Canoes have always been integral to our region’s Indigenous cultures and they still are today. That’s the focus of a new film collaboration between Confluence and Tule Films. Stories from the Canoe is the new documentary short by filmmaker Woodrow Hunt (Klamath/Modoc/Cherokee). It explores the history and ongoing development of Canoe Journey. NW Documentary also contributed to the project. This week, Tribal Canoe Families gathered to celebrate the release of the new film at a screening in collaboration with PAM CUT and the Portland Art Museum. The celebration included Tribal singing, drumming, and prayers, followed by a panel discussion with Canoe Skippers. Stories from the Canoe is jointly funded by the Cowlitz Indian Tribe and the Confederated Tribes of Grande Ronde.

Watch here.

This canoe film project was conceived originally as a public gathering. Several years ago Tribal leaders envisioned a Native canoe race and celebration of culture. The idea was that Confluence could facilitate the gathering rather than act as a formal host. CanoeFluence—as the race event became known—would be an opportunity for canoe family members to compete and share culture.
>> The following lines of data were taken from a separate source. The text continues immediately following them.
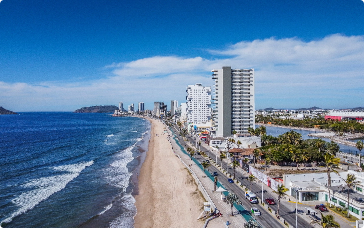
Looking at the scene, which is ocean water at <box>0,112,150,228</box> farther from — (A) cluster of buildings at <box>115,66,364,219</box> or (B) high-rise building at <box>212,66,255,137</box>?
(B) high-rise building at <box>212,66,255,137</box>

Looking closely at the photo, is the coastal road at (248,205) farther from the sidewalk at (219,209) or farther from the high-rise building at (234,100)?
the high-rise building at (234,100)

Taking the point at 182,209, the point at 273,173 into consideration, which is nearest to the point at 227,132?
the point at 273,173

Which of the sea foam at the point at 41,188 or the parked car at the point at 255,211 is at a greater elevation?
the parked car at the point at 255,211

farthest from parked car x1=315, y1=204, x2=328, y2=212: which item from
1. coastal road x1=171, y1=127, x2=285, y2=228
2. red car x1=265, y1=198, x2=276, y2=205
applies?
coastal road x1=171, y1=127, x2=285, y2=228

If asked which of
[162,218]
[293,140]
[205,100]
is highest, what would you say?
[205,100]

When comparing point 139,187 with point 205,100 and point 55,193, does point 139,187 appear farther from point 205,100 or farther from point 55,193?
point 205,100

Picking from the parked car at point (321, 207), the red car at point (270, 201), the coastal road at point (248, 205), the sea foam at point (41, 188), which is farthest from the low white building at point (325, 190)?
the sea foam at point (41, 188)

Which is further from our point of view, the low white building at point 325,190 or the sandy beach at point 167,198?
the sandy beach at point 167,198
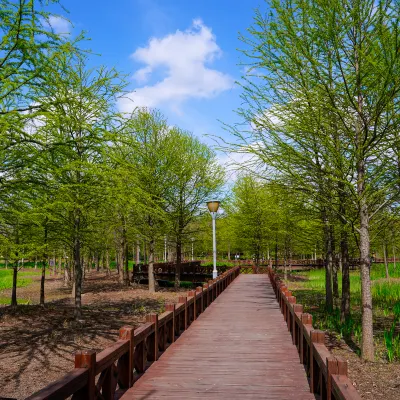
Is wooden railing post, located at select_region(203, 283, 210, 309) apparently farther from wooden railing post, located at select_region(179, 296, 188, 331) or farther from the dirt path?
wooden railing post, located at select_region(179, 296, 188, 331)

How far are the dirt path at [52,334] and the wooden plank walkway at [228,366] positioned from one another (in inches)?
101

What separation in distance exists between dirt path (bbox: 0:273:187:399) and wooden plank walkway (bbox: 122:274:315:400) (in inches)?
101

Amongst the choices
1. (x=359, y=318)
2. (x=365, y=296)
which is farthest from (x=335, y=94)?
(x=359, y=318)

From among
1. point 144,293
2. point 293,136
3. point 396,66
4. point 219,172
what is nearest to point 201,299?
point 293,136

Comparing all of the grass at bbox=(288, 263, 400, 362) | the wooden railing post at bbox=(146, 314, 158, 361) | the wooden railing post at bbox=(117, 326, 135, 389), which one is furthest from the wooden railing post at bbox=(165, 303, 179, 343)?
the grass at bbox=(288, 263, 400, 362)

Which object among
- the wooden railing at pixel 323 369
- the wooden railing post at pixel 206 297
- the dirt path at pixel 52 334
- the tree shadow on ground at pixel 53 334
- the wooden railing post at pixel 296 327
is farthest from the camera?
the wooden railing post at pixel 206 297

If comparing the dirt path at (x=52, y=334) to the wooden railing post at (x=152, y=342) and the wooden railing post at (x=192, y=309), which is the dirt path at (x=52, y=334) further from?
the wooden railing post at (x=192, y=309)

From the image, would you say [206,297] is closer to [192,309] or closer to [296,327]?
[192,309]

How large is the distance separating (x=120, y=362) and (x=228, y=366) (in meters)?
2.06

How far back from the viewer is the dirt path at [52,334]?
9.34 meters

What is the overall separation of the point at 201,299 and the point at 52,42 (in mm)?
8804

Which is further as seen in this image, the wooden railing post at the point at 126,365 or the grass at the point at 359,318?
the grass at the point at 359,318

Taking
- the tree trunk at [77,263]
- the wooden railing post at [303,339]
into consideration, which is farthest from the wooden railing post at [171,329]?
the tree trunk at [77,263]

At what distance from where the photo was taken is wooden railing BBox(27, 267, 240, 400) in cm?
398
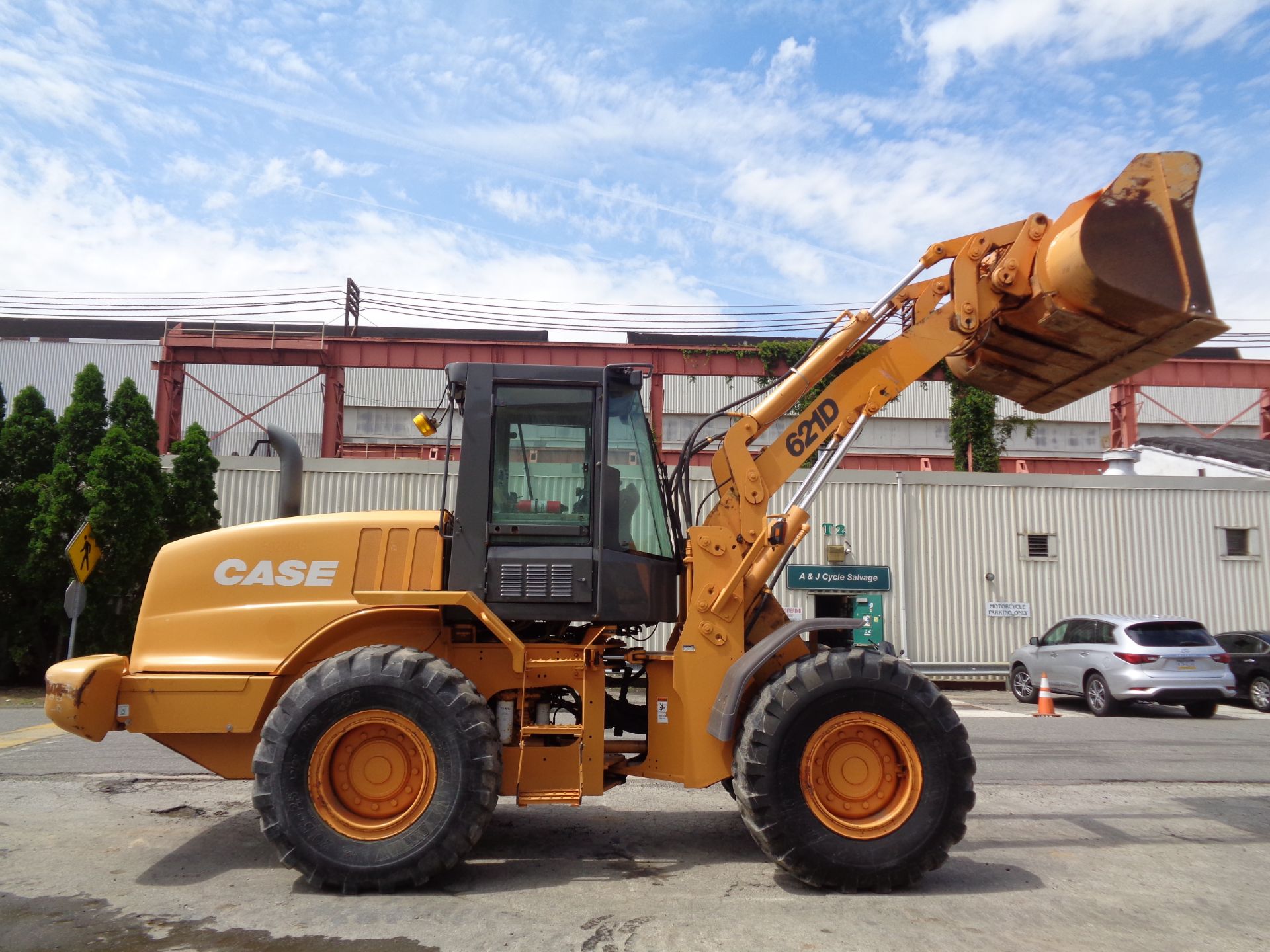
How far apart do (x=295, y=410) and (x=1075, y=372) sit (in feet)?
132

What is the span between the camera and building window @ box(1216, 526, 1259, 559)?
2020 centimetres

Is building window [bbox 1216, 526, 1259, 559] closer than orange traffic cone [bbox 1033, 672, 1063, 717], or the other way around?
orange traffic cone [bbox 1033, 672, 1063, 717]

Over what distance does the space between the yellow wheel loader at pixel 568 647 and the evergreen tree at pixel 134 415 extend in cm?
1298

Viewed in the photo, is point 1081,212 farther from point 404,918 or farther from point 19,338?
point 19,338

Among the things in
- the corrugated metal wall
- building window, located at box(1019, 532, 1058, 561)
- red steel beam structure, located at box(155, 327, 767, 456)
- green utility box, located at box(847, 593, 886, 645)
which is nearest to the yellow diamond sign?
the corrugated metal wall

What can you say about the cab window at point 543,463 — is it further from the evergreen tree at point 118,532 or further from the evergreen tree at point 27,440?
Result: the evergreen tree at point 27,440

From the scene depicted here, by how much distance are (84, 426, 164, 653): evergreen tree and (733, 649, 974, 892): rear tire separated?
13.3m

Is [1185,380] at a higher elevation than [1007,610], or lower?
higher

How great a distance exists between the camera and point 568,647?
219 inches

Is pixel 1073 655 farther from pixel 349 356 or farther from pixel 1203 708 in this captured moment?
pixel 349 356

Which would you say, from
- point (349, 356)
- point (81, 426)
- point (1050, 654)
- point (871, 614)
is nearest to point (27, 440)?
point (81, 426)

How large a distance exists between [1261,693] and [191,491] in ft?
61.7

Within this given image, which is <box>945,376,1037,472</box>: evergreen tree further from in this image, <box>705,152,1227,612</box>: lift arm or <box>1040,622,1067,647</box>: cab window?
<box>705,152,1227,612</box>: lift arm

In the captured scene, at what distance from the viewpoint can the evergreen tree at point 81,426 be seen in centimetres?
1634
As the pandemic wore on, we had to transition our plans to instead focusing on the film. Though a long way from the original idea, the film’s premiere screening became an opportunity for Canoe Families to gather and share culture to keep this Indigenous movement strong into the future.

Filmmaker Woodrow Hunt, with skippers from Canoe Families. Left to right: Brian Krehbiel (Grand Ronde), Sam Robinson (Chinook), Bobby Mercier (Grand Ronde), Jefferson Greene (Warm Springs), Jacelyn Lowley (Coeur d'Alene/Colville), and Tsali Cross (Cherokee/Caddo).